La joie s’attache au désir sensé et comblé ;
l’angoisse, principe de toutes les maladies psychiques,
s’attache au désir devenu morbide parce que insidieusement exalté
au-delà de toute réalisabilité sensée.
L’angoisse est le désir lui-même, ayant perdu l’espoir de satisfaction.
(…)
La qualité suprême du travail intrapsychique est l’objectivité
à l’égard des désirs et de leurs promesses de satisfaction, sensées ou insensées.
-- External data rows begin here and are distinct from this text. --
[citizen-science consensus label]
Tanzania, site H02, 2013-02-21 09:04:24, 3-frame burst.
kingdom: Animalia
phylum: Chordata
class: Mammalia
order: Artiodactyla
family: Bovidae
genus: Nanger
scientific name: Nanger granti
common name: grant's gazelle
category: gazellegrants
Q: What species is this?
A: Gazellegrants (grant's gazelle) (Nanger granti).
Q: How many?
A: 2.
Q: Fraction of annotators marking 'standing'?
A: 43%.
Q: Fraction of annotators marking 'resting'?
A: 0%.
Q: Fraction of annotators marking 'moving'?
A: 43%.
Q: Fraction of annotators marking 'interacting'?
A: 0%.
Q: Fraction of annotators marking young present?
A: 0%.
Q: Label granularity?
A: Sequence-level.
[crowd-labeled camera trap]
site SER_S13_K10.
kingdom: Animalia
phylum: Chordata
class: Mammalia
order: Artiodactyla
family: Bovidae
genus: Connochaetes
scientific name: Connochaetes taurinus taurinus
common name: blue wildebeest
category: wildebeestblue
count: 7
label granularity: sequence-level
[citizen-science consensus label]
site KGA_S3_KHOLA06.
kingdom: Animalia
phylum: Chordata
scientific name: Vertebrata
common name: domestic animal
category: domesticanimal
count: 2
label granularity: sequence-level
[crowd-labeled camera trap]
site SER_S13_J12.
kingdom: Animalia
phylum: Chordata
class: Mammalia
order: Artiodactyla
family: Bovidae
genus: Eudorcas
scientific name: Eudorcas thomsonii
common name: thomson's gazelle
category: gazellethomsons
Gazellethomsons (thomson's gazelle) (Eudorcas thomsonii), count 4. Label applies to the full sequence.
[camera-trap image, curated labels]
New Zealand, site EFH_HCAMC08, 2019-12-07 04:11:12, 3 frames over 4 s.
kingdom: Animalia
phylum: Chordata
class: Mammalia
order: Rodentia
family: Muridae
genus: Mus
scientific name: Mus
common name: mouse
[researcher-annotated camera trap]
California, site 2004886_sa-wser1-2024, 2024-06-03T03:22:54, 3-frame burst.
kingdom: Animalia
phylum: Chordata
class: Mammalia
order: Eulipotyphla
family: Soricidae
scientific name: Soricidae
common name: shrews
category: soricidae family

Rappel : l’introspection peut être morbide ou lucide.
L’introspection morbide justifie (faussement) notre incohérence
et notre désordre intérieur ainsi que nos actes dysharmonieux et insensés.
L’introspection lucide s’effectue consciemment, de façon volontaire et contrôlée ;
alors que l’introspection morbide s’effectue toute seule, le plus souvent à notre insu.
La maladie psychique consiste à s’enfermer
– par une introspection morbide et faussement justificatrice –
dans une partialité croissante.
Par « partialité », P. Diel entend un manque d’objectivité envers soi-même ; c’est-à-dire que,
soit on se surestime, soit on se sous-estime ; ce qui fausse notre jugement global,
tant intérieur (portant sur la réalisabilité de nos désirs)
qu’extérieur (porté sur nos activités et implications).


L'introspection

Paul Diel nous en apprend davantage sur l’introspection qui, précise-t-il,
a mauvaise presse dans le milieu médical ainsi que dans le public,
pourtant :
Nous nous introspectons tout au long de la journée sans même le savoir.
C’est dire que l’introspection habituelle est privée de lucidité.
S’introspecter signifie : s’occuper de la vie intime des désirs.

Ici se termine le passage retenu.